*Work to do*.
**1.** Reproduce the passage from the post on blaming Satan, starting with "Satan ate my" and going on through "that makes sense.".
**2.** Carry on the post on blaming Satan, picking up after its last sentence.

*Source document*.
--- START ---

Satan ate my homework

Caring for your baby daughter is stressing you out. What do you do? Why not put her in the microwave oven and cook her for 10 to 20 seconds? Problem solved. Yay! But wait, the police doesn't approve of your approach to parenting... uh-oh. What do you do? Why not blame it all on Satan? Problem solved. Yay!

Of course it's all Satan's fault. He was the one who compelled Joshua Mauldin to microwave the baby. And why the hell did Satan do that? He was trying to stop Mauldin from becoming a preacher, that's why. Hmm, that makes sense.

Many Christians like to blame Satan for everything wrong with the world, from the Holocaust to AIDS to Dr. Phil. Some even blame Satan for their own screw-ups. Now, I don't know if the "Satan made me do it" defense would work in court, but it sure isn't gonna fly with me. Grow some balls for God's sake. Stop accusing Satan of compelling you to do bad stuff. Considering that "Satan" literally means "the accuser," you're just pointing fingers at each other. It's kinda silly, don't you think?

--- END ---

*Supplied records*.
--- START ---

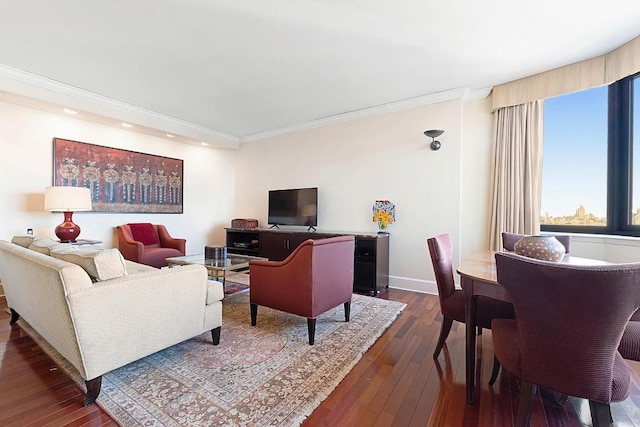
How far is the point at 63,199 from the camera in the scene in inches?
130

--- END ---
--- START ---

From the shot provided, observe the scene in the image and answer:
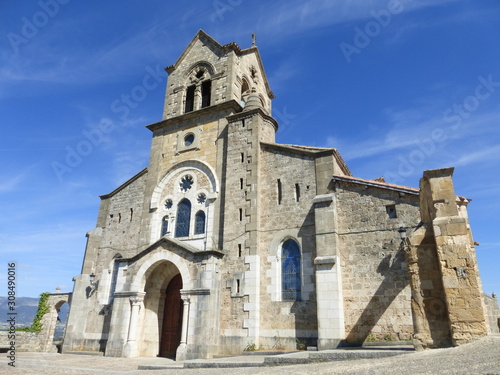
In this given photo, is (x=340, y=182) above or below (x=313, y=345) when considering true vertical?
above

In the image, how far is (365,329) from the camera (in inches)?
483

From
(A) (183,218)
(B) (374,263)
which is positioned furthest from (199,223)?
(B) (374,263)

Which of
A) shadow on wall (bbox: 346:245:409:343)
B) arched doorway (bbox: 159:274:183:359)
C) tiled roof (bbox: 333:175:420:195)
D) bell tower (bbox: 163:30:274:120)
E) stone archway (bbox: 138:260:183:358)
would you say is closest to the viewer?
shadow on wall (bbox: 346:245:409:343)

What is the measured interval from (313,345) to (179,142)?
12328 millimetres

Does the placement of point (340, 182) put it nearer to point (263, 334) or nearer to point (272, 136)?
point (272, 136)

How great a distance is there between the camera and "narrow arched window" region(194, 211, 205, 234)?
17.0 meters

--- END ---

*Results in order*.
**1.**
Satan ate my homework

Caring for your baby daughter is stressing you out. What do you do? Why not put her in the microwave oven and cook her for 10 to 20 seconds? Problem solved. Yay! But wait, the police doesn't approve of your approach to parenting... uh-oh. What do you do? Why not blame it all on Satan? Problem solved. Yay!

Of course it's all Satan's fault. He was the one who compelled Joshua Mauldin to microwave the baby. And why the hell did Satan do that? He was trying to stop Mauldin from becoming a preacher, that's why. Hmm, that makes sense.

**2.**
Besides, are we even sure that Satan is the ubervillain that we think he is? Christians believe that Satan can't do anything without God's permission--see Job 1--which raises troubling questions. If God allows Satan to stir up trouble, wouldn't he be at least indirectly responsible for the suffering that follows? Is Satan just God's henchman, the one who does all the dirty work while God sits on his holy throne with his hands clean? And, most importantly, is Satan the one causing my hunger pangs right now?

Damn you, Satan. It's almost 5 AM! Oh well, I guess I can go microwave some babies for a quick snack before I go to sleep.